THE MATCH2022が終わった。

そして6年に及ぶ那須川天心と武尊の物語も結末を迎えることになった。

 

結果は那須川天心の完全勝利。

3Rを通して武尊選手の良さはほぼ出せずに完封されてしまったと言える。

 

では天心選手がアウトボクシングでポイントアウトを狙ったのか?
それも違った。1Rでは狙いすましたような左フックのカウンターがヒットし芸術的なほどのダウンシーンを生み出した。

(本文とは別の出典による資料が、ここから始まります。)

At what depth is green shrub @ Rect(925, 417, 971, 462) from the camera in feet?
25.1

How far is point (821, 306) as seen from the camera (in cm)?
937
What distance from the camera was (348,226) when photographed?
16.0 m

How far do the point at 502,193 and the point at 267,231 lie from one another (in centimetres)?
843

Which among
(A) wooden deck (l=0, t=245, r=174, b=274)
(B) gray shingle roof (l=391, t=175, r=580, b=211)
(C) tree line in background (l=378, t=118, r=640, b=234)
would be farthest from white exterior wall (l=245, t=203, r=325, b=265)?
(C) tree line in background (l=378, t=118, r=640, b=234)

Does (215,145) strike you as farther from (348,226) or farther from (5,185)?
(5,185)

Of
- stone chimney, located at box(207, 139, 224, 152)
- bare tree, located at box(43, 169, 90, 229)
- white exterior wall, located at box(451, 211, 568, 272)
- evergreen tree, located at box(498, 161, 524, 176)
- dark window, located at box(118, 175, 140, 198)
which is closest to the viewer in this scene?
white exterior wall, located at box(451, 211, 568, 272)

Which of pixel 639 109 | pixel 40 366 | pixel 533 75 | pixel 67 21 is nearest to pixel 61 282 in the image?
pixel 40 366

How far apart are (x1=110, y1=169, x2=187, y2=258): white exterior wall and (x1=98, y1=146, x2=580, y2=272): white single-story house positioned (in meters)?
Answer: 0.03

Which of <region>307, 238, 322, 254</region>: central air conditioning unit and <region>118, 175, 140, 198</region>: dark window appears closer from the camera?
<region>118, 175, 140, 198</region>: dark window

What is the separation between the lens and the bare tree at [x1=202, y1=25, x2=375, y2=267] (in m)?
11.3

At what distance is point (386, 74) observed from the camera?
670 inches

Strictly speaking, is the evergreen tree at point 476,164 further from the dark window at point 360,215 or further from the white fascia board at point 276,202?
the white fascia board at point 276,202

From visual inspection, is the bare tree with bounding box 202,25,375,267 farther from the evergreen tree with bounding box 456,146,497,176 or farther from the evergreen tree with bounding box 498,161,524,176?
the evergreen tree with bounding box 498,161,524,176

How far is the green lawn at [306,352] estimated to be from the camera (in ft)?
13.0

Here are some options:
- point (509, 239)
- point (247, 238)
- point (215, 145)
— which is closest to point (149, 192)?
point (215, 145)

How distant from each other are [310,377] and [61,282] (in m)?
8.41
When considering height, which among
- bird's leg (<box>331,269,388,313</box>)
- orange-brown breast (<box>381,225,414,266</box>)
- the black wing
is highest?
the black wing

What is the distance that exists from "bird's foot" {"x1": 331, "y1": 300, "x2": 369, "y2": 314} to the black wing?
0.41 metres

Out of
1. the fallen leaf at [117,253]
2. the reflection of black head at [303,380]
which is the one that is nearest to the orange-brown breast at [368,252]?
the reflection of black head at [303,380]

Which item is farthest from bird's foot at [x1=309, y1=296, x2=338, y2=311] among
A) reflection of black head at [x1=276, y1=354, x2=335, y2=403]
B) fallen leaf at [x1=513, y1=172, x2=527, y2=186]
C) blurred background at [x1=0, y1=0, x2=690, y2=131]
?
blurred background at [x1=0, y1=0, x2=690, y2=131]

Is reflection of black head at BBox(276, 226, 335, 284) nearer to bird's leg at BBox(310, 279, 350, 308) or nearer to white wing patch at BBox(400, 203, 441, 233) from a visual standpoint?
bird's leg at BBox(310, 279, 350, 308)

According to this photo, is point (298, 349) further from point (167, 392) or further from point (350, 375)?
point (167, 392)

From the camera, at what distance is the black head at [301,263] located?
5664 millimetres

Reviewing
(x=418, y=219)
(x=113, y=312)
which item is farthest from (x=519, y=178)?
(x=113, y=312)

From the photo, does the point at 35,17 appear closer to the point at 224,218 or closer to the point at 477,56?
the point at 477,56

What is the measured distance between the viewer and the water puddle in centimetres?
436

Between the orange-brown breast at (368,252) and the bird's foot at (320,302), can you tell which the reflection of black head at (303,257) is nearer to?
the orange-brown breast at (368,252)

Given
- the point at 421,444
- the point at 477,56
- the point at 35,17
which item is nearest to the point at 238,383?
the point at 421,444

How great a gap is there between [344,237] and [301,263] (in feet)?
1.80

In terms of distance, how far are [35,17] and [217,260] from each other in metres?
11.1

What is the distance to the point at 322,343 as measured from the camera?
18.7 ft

スロースターターの武尊選手のまだ固くなって、天心選手のスピードに目がなれていないところに研ぎ澄まされたような一撃だった。

 

思えば武尊選手は入場のときから、追い詰められた表情だったように思う。
天心選手は対象的に勢いにのった表情で前回の風音戦よりも充実しているようだった。

 

案の定、武尊選手の動きはいつもよりも固く、
それを払拭するようにラフファイトになってしまった。

その姿はとても切なく、6年間の思いや葛藤、
実現できた喜びと終わってしまう喪失感などが入り混じっているように見えた。

 

武尊選手にとって、ある意味このマッチメイクが実現した段階でひとつのゴールに到達してしまったんだと思う。

 

しかし天心選手にとっては、通過点であり
その先のキャリアが見えている。

この心理的な差も非常に出ていた試合だった。

 

3R目、エンジンがかかってきた武尊選手の鬼気迫るラッシュは
鳥肌がたつほどの殺気だった。
この大会に出ている誰よりも殺気立っていた。

 

しかし、武尊選手の動きは残酷なほど天心陣営に攻略されており
笑ったあとのパターンすら研究されていた。

 

天才に努力と戦略が味方したとき、誰も勝てない領域に達してしまった。

 

もちろん、武尊選手にも勝てる可能性はあった。
しかし武尊陣営はいつもどおりのファイトスタイルで戦ってしまった。
それは後出しジャンケンの相手にじゃんけんで勝つようなものだ。

 

現代格闘技はもう戦略の時代に移ってしまっている。

試合が終えたあと
嗚咽の中頭を下げ続ける武尊選手はあまりにも切なく見えた。
武尊選手はこの試合にたどり着いた時点で
自分の運命を殴り飛ばしてKOしているのだ。

 

そして、団体の壁をもぶち壊して
多くの名試合を生み出した。

 

さらに、地上波ではなくPPVでの格闘技イベントの成功という新しい時代の幕開けすら演出してしまった。

 

 

これは格闘技業界全体にとって時代の転換であり
格闘技で飯を食べていける人は間違いなく増えると思う。

 

確かに地上波では移らなかったことで一般層の目には届かなかったかもしれない。

 

でも、広告の世界では100人に浅く届けるよりも1人に深く突き刺さる方が重要な場合もある。

 

天心と武尊の物語は多くの人の心に深く突き刺さり
ただ野蛮な殴り合いではなく、ドラマであり映画であり
人生をかける価値のあるものであると伝えることができたと思う。

 

武尊選手は顔をあげ、胸を張り
これからも格闘技をひっぱる象徴であってほしい。

 

魔娑斗や山本KIDがそうであったように。